From: Hannes Reinecke <hare@suse.de>
To: dm-devel@redhat.com
Cc: Frank Mayhar <fmayhar@google.com>, Mike Snitzer <snitzer@redhat.com>
Subject: Re: RFC for multipath queue_if_no_path timeout.
Date: Fri, 27 Sep 2013 10:06:14 +0200 [thread overview]
Message-ID: <52453C76.6060403@suse.de> (raw)
In-Reply-To: <524520B0.6010003@suse.de>
[-- Attachment #1: Type: text/plain, Size: 2403 bytes --]

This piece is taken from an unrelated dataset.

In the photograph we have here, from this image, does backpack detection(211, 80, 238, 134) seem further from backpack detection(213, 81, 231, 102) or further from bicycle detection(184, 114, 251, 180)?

On 09/27/2013 08:07 AM, Hannes Reinecke wrote:
> On 09/27/2013 01:49 AM, Mike Snitzer wrote:
>> On Thu, Sep 26 2013 at 7:22pm -0400,
>> Alasdair G Kergon <agk@redhat.com> wrote:
>>
>>> On Thu, Sep 26, 2013 at 10:47:13AM -0700, Frank Mayhar wrote:
>>>> Launching it from ramdisk won't help, particularly, since it still goes
>>>> through the block layer. The other stuff won't help if a (potentially
>>>> unrelated) bug in the daemon happens to be being tickled at the same
>>>> time, or if some dependency happens to be broken and _that's_ what's
>>>> preventing the daemon from making progress.
>>>
>>> Then put more effort into debugging your daemon so it doesn't have
>>> bugs that make it die? Implement the timeout in a robust independent
>>> daemon if it's other code there that's unreliable?
>>>
>>>> And as far as lvm2 and multipath-tools, yeah, they cope okay in the kind
>>>> of environments most people have, but that's not the kind of environment
>>>> (or scale) we have to deal with.
>>>
>>> In what way are your requirements so different that a locked-into-memory
>>> monitoring daemon cannot implement this timeout?
>>
>> Frank, I had a look at your patch. It leaves a lot to be desired, I was
>> starting to clean it up but ultimately found myself agreeing with
>> Alasdair's original point: that this policy should be implemented in the
>> userspace daemon.
>>
> _Actually_ there is a way how this could be implemented properly:
> implement a blk_timeout function.
>
> Thing is, every request_queue might have a timeout function
> implemented, whose goal is to abort requests which are beyond that
> timeout. EG SCSI uses that for the dev_loss_tmo mechanism.
>
> Multipath what with it being request-based could easily implement
> the same mechanism, namely have to blk_timeout function which would
> just re-arm the timeout in the default case, but abort any queued
> I/O (after a timeout) if all paths are down.
>
> Hmm. I see to draft up a PoC.
>
And indeed, here it is.
Completely untested, just to give you an idea what I was going on
about. Let's see if I can put this to test somewhere...
Cheers,
Hannes
--
Dr. Hannes Reinecke zSeries & Storage
hare@suse.de +49 911 74053 688
SUSE LINUX Products GmbH, Maxfeldstr. 5, 90409 Nürnberg
GF: J. Hawn, J. Guild, F. Imendörffer, HRB 16746 (AG Nürnberg)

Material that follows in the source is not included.